IDinsight’s data science team supports partners in a variety of ways. A few examples of our current work include: 

  • Working with an education non-profit, to locate out-of-school girls. Using machine learning, we identified 250 percent more out-of-school girls per village than the organization’s standard enrollment campaigns. We project this will lead to the enrollment of 500,000 additional out-of-school girls over 5 years when fully scaled.
  • Helping a non-profit partner and national government deploy a chatbot that matches incoming questions about COVID-19 to a database of official public health messaging. We are now working to scale the solution to tens of thousands of users.
  • Supporting a national government to select optimal locations to build new school dormitories and run new bus routes to increase childrens’ access to school. To do this we have mapped the population density, road networks, costs and other constraints and then tested various algorithms to optimize allocations.

How we work

IDinsight’s data science team works in close partnership with other IDinsight teams to provide integrated end-to-end solutions for our clients. We support clients on their full journey from data collection → data systems design → deployment of cutting edge algorithms → evaluations of deployed solutions.

We work in close collaboration with our partners, striving to embed our team and our solutions within our client’s existing systems so that solutions are integrated into their day-to-day operations.

All solutions we build for our partners are tested for both bias and performance with careful documentation of our code that solutions are maintainable and extensible by IDinsight, our partners, and any future collaborators.

Machine Learning:

What questions can it help the social sector answer?
  • Where should we target my program to reach those most in need?
  • What is the most appropriate text response to citizens’ questions about COVID-19 regulations?
  • Which entitlement programs is this low-income household most likely eligible for? 
What is it?
  • Machine learning learns relationships between variables in datasets.
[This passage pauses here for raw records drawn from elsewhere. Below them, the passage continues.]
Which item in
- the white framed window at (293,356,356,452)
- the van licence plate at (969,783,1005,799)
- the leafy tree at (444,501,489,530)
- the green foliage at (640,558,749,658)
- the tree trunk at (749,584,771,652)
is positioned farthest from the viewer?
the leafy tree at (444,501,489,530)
The methods are flexible to work with ordinary numeric data as well as text, audio files, and images.
  • Methods include: (un)supervised machine learning approaches, (Neural networks, random forests, k-means clustering, etc) that can be used for image recognition, remote sensing, natural language processing, and recommendation systems.

 

Optimization:

What questions can it help the social sector answer?
  • Where should we spend our infrastructure budget to increase education access subject to population location / density and travel time constraints?
  • Which subset of rural villages should we serve given limited personnel, budget, and travel time constraints?
What is it:
  • Optimization techniques help decision makers allocate limited resources as efficiently subject to a set of constraints. This includes solving problems around routing, task assignment, resource allocation and more.
  • Methods include: simulated annealing, genetic algorithms, linear programing, integer programming

 

Data Modelling:

What questions can it help the social sector answer?
  • Are COVID-19 cases likely to rise or fall in the next 2 weeks?
  • What might be the risk of COVID-19 spread through various modes of community health provision?
What is it:
  • Data scientists don’t always have mountains of data to analyze, but may be able to simulate complex systems to gain insights. E.g. An SEIR model might help the data scientist assess the rate at which a virus may spread under different social distancing conditions. 
  • Methods include: Monte-Carlo simulations, network models, bayesian modeling, epidemiological modelings.